Put every line of the records below into a numbered list, leaving out the blank lines.
>> Begin Records for processing
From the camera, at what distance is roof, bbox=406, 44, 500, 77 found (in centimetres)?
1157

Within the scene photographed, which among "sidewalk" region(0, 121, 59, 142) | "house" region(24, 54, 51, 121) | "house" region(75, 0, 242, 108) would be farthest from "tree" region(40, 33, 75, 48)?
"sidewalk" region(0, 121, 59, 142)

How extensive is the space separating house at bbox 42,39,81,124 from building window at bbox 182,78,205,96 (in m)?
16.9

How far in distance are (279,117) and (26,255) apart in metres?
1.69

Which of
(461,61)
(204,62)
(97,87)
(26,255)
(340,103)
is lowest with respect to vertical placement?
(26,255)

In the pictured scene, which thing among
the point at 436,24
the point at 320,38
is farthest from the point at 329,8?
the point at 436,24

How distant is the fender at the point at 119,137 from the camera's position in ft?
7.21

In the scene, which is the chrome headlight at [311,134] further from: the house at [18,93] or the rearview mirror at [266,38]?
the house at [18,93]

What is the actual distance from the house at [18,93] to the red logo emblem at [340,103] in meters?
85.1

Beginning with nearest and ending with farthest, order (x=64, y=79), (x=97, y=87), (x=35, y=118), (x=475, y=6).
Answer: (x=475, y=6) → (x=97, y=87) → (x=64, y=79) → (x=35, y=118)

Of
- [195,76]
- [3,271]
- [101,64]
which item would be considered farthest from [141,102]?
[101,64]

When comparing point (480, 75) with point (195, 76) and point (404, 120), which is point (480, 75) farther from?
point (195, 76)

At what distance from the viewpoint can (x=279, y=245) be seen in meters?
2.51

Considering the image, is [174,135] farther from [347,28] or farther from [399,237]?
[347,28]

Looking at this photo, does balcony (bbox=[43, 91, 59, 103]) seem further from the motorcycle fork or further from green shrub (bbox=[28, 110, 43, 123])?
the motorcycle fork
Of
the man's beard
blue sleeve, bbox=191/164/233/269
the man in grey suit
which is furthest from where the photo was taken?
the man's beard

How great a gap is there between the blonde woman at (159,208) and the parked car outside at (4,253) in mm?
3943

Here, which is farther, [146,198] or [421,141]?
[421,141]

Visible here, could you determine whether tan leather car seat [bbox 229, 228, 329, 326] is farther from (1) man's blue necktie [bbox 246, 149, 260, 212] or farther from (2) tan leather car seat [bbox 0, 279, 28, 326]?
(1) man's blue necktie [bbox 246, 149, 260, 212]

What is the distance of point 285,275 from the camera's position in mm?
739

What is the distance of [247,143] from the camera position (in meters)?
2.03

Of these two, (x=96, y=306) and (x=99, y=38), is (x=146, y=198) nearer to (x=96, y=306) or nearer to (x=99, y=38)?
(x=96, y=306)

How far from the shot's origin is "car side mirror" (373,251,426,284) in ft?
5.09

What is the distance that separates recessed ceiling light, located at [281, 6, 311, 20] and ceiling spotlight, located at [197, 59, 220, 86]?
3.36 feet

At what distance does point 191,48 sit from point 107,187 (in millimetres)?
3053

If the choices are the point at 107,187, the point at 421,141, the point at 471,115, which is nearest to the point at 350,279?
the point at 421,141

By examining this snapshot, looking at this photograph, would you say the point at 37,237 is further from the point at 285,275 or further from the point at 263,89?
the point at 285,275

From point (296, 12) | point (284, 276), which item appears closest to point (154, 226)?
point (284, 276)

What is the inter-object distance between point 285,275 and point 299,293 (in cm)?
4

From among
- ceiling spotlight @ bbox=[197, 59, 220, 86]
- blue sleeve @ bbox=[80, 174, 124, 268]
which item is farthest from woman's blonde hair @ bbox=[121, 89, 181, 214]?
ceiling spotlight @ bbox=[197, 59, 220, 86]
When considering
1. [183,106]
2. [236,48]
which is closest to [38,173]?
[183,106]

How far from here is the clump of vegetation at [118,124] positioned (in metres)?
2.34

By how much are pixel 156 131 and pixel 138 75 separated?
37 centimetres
>> End Records for processing
Task output:
1. From the camera, at what distance is roof, bbox=406, 44, 500, 77 found (in centimetres)?
2. 1157
3. Within the scene photographed, which among "sidewalk" region(0, 121, 59, 142) | "house" region(24, 54, 51, 121) | "house" region(75, 0, 242, 108) would be farthest from "tree" region(40, 33, 75, 48)?
4. "sidewalk" region(0, 121, 59, 142)
5. How extensive is the space separating house at bbox 42,39,81,124 from building window at bbox 182,78,205,96 (in m)?
6. 16.9
7. How far in distance are (279,117) and (26,255) apart in metres?
8. 1.69
9. Which of
10. (461,61)
11. (204,62)
12. (97,87)
13. (26,255)
14. (340,103)
15. is lowest with respect to vertical placement?
16. (26,255)
17. In the pictured scene, which thing among
18. the point at 436,24
19. the point at 320,38
20. is farthest from the point at 329,8?
21. the point at 436,24
22. How distant is the fender at the point at 119,137 from the camera's position in ft?
23. 7.21
24. In the scene, which is the chrome headlight at [311,134] further from: the house at [18,93] or the rearview mirror at [266,38]?
25. the house at [18,93]
26. What is the actual distance from the house at [18,93] to the red logo emblem at [340,103] in meters?
27. 85.1
28. Beginning with nearest and ending with farthest, order (x=64, y=79), (x=97, y=87), (x=35, y=118), (x=475, y=6).
29. Answer: (x=475, y=6) → (x=97, y=87) → (x=64, y=79) → (x=35, y=118)
30. Of
31. - [195,76]
32. - [3,271]
33. - [101,64]
34. which item would be considered farthest from [141,102]?
35. [101,64]
36. When comparing point (480, 75) with point (195, 76) and point (404, 120), which is point (480, 75) farther from?
37. point (195, 76)
38. At what distance from the viewpoint can (x=279, y=245) be seen in meters?
39. 2.51
40. Considering the image, is [174,135] farther from [347,28] or farther from [399,237]?
41. [347,28]
42. Looking at this photo, does balcony (bbox=[43, 91, 59, 103]) seem further from the motorcycle fork or further from green shrub (bbox=[28, 110, 43, 123])?
43. the motorcycle fork
44. Of
45. the man's beard
46. blue sleeve, bbox=191/164/233/269
47. the man in grey suit
48. which is furthest from where the photo was taken?
49. the man's beard
50. How great a gap is there between the blonde woman at (159,208) and the parked car outside at (4,253) in mm?
51. 3943
52. Here, which is farther, [146,198] or [421,141]?
53. [421,141]
54. Visible here, could you determine whether tan leather car seat [bbox 229, 228, 329, 326] is farther from (1) man's blue necktie [bbox 246, 149, 260, 212] or farther from (2) tan leather car seat [bbox 0, 279, 28, 326]?
55. (1) man's blue necktie [bbox 246, 149, 260, 212]
56. What is the distance of point 285,275 from the camera's position in mm?
57. 739
58. What is the distance of [247,143] from the camera position (in meters)?
59. 2.03
60. Of these two, (x=96, y=306) and (x=99, y=38), is (x=146, y=198) nearer to (x=96, y=306) or nearer to (x=99, y=38)?
61. (x=96, y=306)
62. How far from the shot's origin is "car side mirror" (373,251,426,284) in ft?
63. 5.09
64. What is the distance that separates recessed ceiling light, located at [281, 6, 311, 20] and ceiling spotlight, located at [197, 59, 220, 86]?
65. 3.36 feet
66. At what distance does point 191,48 sit from point 107,187 (in millimetres)?
67. 3053
68. If the choices are the point at 107,187, the point at 421,141, the point at 471,115, which is nearest to the point at 350,279?
69. the point at 421,141
70. By examining this snapshot, looking at this photograph, would you say the point at 37,237 is further from the point at 285,275 or further from the point at 263,89?
71. the point at 285,275
72. From point (296, 12) | point (284, 276), which item appears closest to point (154, 226)?
73. point (284, 276)
74. What is the inter-object distance between point 285,275 and point 299,293 (in cm)?
75. 4
76. From among
77. - ceiling spotlight @ bbox=[197, 59, 220, 86]
78. - blue sleeve @ bbox=[80, 174, 124, 268]
79. which item is farthest from woman's blonde hair @ bbox=[121, 89, 181, 214]?
80. ceiling spotlight @ bbox=[197, 59, 220, 86]
81. When considering
82. 1. [183,106]
83. 2. [236,48]
84. which is closest to [38,173]?
85. [183,106]
86. How far from here is the clump of vegetation at [118,124] positioned (in metres)?
87. 2.34
88. By how much are pixel 156 131 and pixel 138 75 separated?
89. 37 centimetres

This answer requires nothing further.